Reversed and remanded

A person has been “seized” within the meaning of the Fourth Amendment only if, in view of all of the circumstances surrounding the incident, a reasonable person would have believed that he was not free to leave.

Examples of circumstances that might indicate a seizure, even where the person did not attempt to leave, would be 1) the threatening presence of several officers, 2) the display of a weapon by an officer, 3) some physical touching of the person of the citizen, or 4) the use of language or tone of voice indicating that compliance with the officer's request might be compelled.

Dissent or Concurrence:
The D undoubtedly was “seized” within the meaning of the Fourth Amendment when the agents escorted her from the public area of the terminal to the DEA office for questioning and a strip-search of her person.
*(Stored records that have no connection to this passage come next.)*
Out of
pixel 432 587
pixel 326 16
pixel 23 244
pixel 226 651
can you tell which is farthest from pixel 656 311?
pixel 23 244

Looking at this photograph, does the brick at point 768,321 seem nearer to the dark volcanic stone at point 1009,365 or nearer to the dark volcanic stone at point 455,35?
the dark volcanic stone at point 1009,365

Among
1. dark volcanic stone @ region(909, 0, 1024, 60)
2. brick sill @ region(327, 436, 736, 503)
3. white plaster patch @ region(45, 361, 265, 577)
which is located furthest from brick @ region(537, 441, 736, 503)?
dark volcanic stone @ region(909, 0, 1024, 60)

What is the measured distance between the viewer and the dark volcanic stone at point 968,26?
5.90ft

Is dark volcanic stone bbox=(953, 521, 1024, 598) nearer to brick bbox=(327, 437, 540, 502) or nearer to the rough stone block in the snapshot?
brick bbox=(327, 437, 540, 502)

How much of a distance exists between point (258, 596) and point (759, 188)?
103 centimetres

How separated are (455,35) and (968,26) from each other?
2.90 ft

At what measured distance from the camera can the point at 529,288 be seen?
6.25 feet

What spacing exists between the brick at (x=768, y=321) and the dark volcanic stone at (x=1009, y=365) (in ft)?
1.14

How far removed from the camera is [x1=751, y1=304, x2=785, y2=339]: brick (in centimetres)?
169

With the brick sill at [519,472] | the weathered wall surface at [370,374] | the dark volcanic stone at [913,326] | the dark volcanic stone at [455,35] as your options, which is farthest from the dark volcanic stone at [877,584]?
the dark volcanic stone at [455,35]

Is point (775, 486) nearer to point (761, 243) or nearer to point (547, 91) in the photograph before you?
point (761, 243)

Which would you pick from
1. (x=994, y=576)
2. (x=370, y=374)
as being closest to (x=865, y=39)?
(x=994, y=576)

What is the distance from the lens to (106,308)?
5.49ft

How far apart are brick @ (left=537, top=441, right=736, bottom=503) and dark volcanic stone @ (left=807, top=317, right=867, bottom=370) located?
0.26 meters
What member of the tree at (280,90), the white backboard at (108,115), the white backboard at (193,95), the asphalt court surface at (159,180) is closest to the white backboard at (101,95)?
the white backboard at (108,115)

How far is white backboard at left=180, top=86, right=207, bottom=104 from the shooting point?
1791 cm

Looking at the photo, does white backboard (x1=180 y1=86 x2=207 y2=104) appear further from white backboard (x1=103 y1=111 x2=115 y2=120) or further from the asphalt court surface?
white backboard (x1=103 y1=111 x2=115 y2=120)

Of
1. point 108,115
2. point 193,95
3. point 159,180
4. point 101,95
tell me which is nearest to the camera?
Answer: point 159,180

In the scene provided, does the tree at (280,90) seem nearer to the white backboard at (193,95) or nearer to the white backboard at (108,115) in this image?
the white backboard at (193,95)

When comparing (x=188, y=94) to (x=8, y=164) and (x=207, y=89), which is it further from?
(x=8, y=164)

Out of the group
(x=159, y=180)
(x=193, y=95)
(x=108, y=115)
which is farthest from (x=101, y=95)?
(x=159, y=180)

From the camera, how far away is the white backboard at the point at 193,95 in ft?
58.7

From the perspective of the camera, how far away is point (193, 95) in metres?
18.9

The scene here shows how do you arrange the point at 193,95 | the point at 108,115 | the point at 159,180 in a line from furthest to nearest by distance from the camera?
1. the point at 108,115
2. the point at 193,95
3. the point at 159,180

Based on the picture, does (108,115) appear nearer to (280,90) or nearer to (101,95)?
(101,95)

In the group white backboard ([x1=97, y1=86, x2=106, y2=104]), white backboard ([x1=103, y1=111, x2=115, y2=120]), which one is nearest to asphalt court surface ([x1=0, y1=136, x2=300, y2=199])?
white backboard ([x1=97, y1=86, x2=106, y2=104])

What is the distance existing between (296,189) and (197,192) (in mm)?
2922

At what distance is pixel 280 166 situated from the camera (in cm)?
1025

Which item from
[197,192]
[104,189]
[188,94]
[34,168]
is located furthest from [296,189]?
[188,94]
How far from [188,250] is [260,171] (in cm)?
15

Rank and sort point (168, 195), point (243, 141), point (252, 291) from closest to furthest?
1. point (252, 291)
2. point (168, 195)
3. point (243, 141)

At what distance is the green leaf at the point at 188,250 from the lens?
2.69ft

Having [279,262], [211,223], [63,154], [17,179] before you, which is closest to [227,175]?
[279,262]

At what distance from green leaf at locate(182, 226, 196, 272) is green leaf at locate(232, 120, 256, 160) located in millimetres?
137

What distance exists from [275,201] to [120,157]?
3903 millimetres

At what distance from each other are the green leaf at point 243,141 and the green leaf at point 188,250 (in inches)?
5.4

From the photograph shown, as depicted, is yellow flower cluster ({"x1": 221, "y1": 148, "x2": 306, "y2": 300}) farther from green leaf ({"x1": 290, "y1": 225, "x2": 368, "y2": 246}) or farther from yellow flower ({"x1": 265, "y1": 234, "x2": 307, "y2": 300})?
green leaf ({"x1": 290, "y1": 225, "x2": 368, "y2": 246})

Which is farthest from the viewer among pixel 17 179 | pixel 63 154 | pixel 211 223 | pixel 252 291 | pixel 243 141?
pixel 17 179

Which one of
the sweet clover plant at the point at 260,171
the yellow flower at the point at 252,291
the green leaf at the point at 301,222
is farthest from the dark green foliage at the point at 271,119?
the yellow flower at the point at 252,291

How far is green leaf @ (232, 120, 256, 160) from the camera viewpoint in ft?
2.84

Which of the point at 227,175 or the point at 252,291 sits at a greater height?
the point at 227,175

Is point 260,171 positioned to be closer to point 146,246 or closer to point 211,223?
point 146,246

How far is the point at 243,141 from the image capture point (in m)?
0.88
In Dunaway v. New York, the court held that a person who accompanied police officers to a police station for purposes of interrogation undoubtedly “was ‘seized’ in the Fourth Amendment sense,” even though “he was not told he was under arrest.” They found it significant that the suspect was taken to a police station, “was never informed that he was ‘free to go,’ ” and “would have been physically restrained if he had refused to accompany the officers or had tried to escape their custody.” Like the “seizure” in Dunaway, the nature of the intrusion to which the D was subjected when she was escorted by DEA agents to their office and detained there for questioning and a strip search was so great that it “was in important respects indistinguishable from a traditional arrest.” Although the D was not told that she was under arrest, she in fact was not free to refuse to go to the DEA office and was not told that she was. Furthermore, once inside the office, the D would not have been permitted to leave without submitting to a strip search.